Open domains/books/endpoints/get-books/get-books.responses.ts. This is where you define all response schemas for this endpoint. For our simple example, we just need a success response:

typescript
import { booksBaseZodSchema } from '@packages/shared-app/domains/books/zod-schemas/books.base.zod.schema';
import { zodStrictPick } from '@packages/shared-core/zod/shared.core.zod.utils';

export const getBooksResponses = {
    // fill in your responses here
    'Success': createSuccessApiResponse({
        statusCode: 200,
        dataSchema: createZodObject({
            books: z.array(zodStrictPick(booksBaseZodSchema, { id: true, title: true })),
        }),
    }),
} as const satisfies Responses;

This file is the single source of truth for all possible outputs of this endpoint.

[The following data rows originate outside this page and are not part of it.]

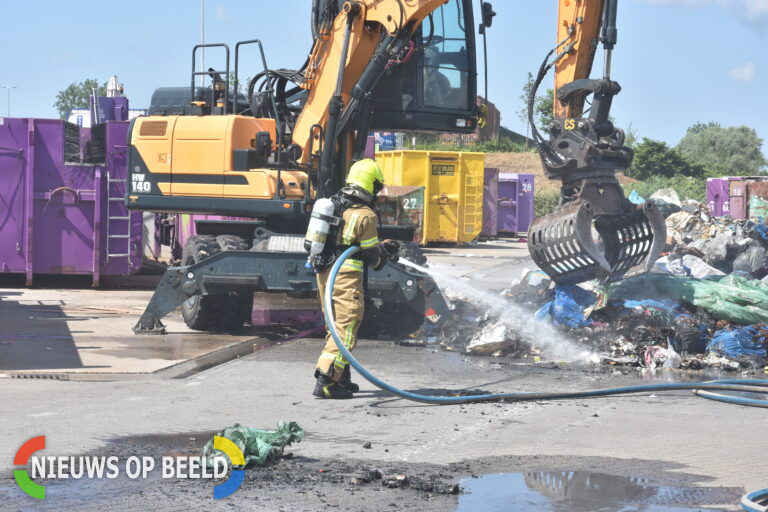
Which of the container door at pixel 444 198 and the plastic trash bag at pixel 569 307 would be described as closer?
the plastic trash bag at pixel 569 307

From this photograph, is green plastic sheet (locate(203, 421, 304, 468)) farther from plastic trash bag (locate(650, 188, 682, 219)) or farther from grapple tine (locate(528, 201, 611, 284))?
plastic trash bag (locate(650, 188, 682, 219))

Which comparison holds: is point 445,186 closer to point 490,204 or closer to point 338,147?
point 490,204

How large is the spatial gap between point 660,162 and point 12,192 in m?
48.0

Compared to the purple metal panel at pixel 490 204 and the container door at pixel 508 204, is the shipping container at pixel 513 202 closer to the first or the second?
the container door at pixel 508 204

It drives:

  • Presenter — the use-case calls this.presenter.present('Success', data), fully typed against this schema
  • Validation — all outputs are validated against this schema at runtime in development
  • OpenAPI spec — response shapes and status codes are reflected automatically
  • Type-safe client — the generated frontend client types are inferred from this
  • Documentation — one look at this file tells you every possible response this endpoint can return

Fill in the Use-Case

Open domains/books/endpoints/get-books/get-books.use-case.ts:

typescript
protected override async _assertCanAccess(): Promise<void> {
    // public endpoint
}

protected override async _execute(input: GetBooksRequest): Promise<void> {
    // fill in your business logic here
    return this.presenter.present('Success', {
        books: [
            { id: 1, title: 'The Pragmatic Programmer' },
            { id: 2, title: 'Clean Code' },
        ],
    });
    // ↑ fully type-safe — the shape of the data is inferred from the response schema.
    // pass a wrong field or wrong type and TypeScript catches it at compile time.
}

Type Safety — Compile Time & Runtime

typescript
// ✗ TypeScript error — 'author' doesn't exist in the response schema
return this.presenter.present('Success', {
    books: [{ id: 1, title: 'Clean Code', author: 'Robert Martin' }],
});

What if you bypass TypeScript with as any?

typescript
return this.presenter.present('Success', {
    books: [{ id: 1, title: 'Clean Code', author: 'Robert Martin' } as any],
});
// ✗ Still caught — Devux validates all outputs against the Zod schema at runtime (in development).

Environment

Create a .env file under apps/backend/ and add:

HOST=127.0.0.1
PORT=3000

PORT can be any available port.

Run

bash
pnpm -F backend dev
# or
cd apps/backend
pnpm dev

Try It

Open Postman or your browser and hit:

GET http://localhost:3000/api/books

You should see:

json
{
    "books": [
        { "id": 1, "title": "The Pragmatic Programmer" },
        { "id": 2, "title": "Clean Code" }
    ]
}

Sync Your API Client

bash
pnpm sync:api

Your new endpoint is immediately available as a React Query (TanStack) hook in packages/shared/src/api/api.react-query.ts:

typescript
import { Api } from '@packages/shared/src/api/api.react-query';

// data is fully typed — shape inferred from the response schema
const { data } = Api.useGetBooks();

It also generates apps/backend/api/openapi.json (the OpenAPI spec) and apps/backend/api/api.fetch.ts (a plain fetch client used for E2E tests).

Everything is fully typed — response shape, error codes, and request params are all inferred automatically.


More thorough examples and video tutorials coming soon!